File photo: Egyptian parliament (Photo: Reuters)
Following a three-week Christmas holiday, Egypt's parliament will reconvene Sunday to grapple with a host of issues.
According to the schedule of debate on Sunday, parliament will meet to discuss the new government-drafted amendments to Egypt's Central Depository and Registration Law (93/2000).
A report jointly prepared by parliament's economic and legislative and constitutional affairs committees said the 60-article Central Depository and Registration Law forms the basis of the performance of the stock market and that it is critical for creating a more investment-friendly climate in Egypt.
"This law, passed in 2000, is a turning point in the history of the Egyptian stock market. It led to transforming trade operations on the stock market from manual to electronic," said the report.
The amendments, the report said, aim to achieve a number of objectives.
"First, they are meant to be in line with the 2015 amendment of the Joint Stock Companies Law (17/2015) which made trading of the shares of these companies (numbering 130,000) governed by the central depository and registration system," said the report, adding that "second, they aim to be in harmony with the 2018 amendments of the Capital Market Law which led to the creation of the future contracts bourse that will also be regulated by the central depository and registration system."
Third, said the report, the amendments open the door for new companies to join the business of central depository and registration works.
"Right now, one company, the public sector Misr Maqassa (Clearance), is monopolising the business in this sector. With the new law, this will no longer be the case. Private companies will be allowed to join," said the report.
The government's financial securities (treasury bills and bonds) which are issued by the Central Bank of Egypt (CBE) on behalf of the Ministry of Finance, will be monopolised by a company fully owned by the CBE and licensed by the Financial Control Authority.

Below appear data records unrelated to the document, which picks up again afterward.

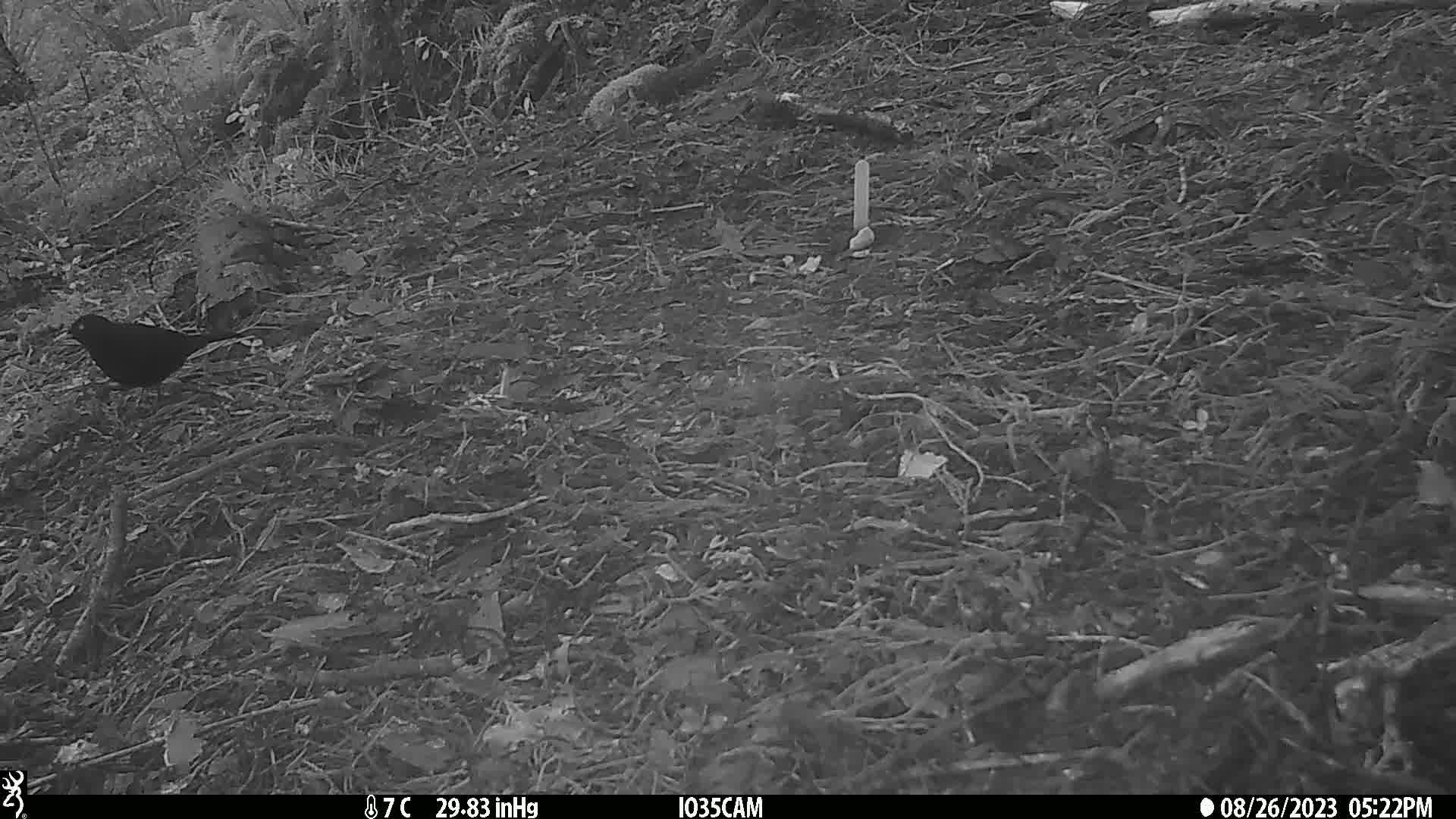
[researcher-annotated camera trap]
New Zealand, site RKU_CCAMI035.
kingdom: Animalia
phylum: Chordata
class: Aves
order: Passeriformes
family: Turdidae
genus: Turdus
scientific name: Turdus merula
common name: eurasian blackbird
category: blackbird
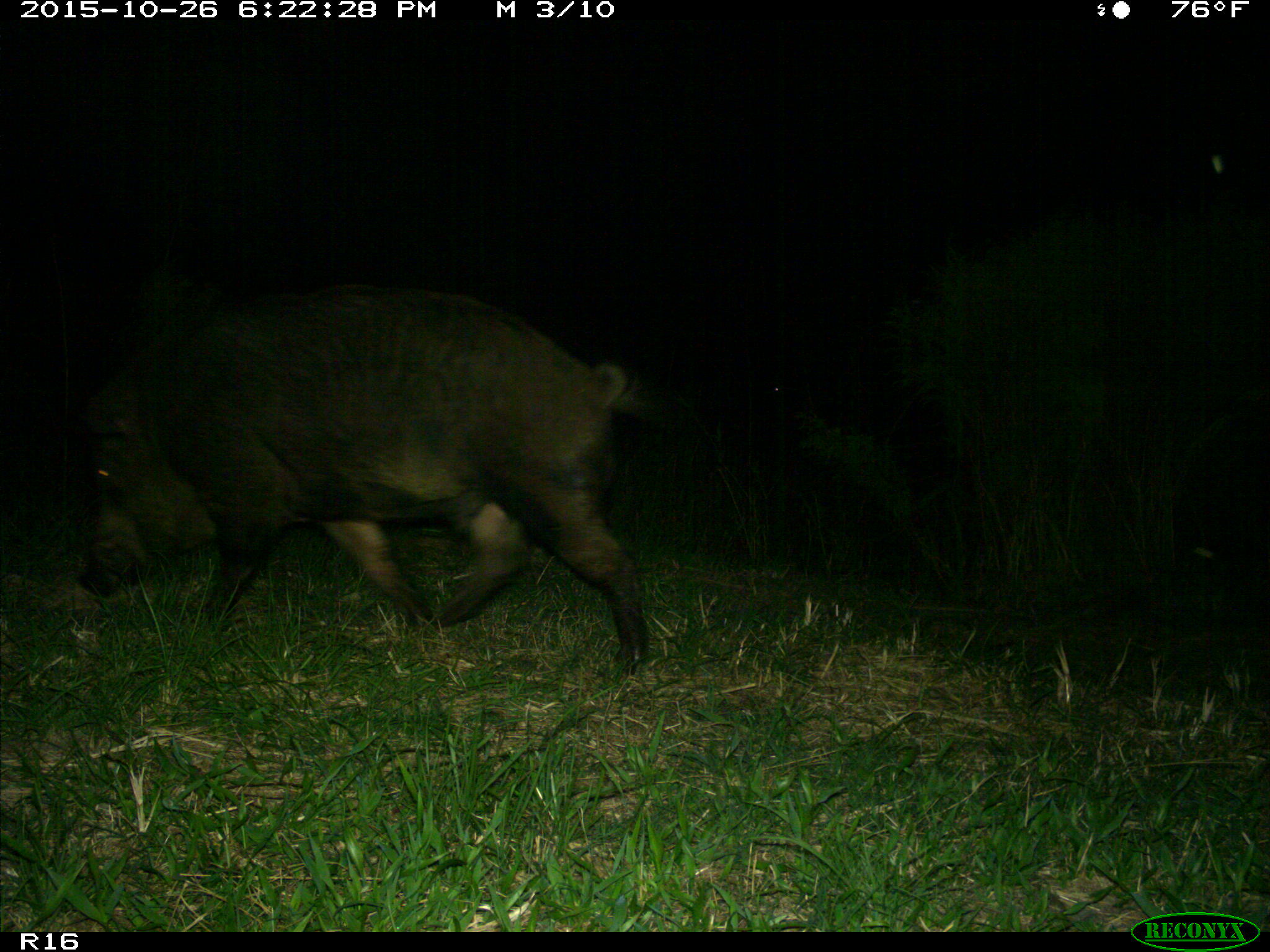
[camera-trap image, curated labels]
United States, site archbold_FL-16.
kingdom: Animalia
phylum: Chordata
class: Mammalia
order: Artiodactyla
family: Suidae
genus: Sus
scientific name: Sus scrofa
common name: wild boar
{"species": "Sus scrofa (wild boar)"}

The government’s explanatory note on the law said the amendments regulate the activities of clearance and settlement of financial securities "and this is necessary for settling the legalities of trading in financial securities and the rights and obligations of those who do business in this sector."
When the amendments came up for debate for the first time in a meeting held by the economic committee on 20 October, Abdel-Hamid Ibrahim, an advisor to the chairman of the Financial Control Authority, explained that "the goal of the amendments is to help attract more investments to the stock securities market in a manner that could positively impact the international credit rating of Egypt.
“The new amendments do not affect in any way the existing entity which is in charge of the clearance and settlement system, since it is internationally recognised,” Ibrahim noted.
The meeting saw much debate on Article 35 that allows the CBE to monopolise business in treasury bonds and bills via a joint-venture company to be formed for his purpose.
Article 35 also states that the Financial Control Authority is the entity officially authorised to license joint-venture companies to do the business of the clearance and settlement of contracts concluded on the stock market.
The article lists all the requirements that must be first met for joint-venture companies to obtain an official licence.
Ashraf El-Araby, deputy chairman of parliament’s economic committee, said since the amendments are closely related to the investment and capital market, the committee was keen to hold intensive discussions on all its articles, individually, to ensure it will positively affect the economic and business climate of Egypt.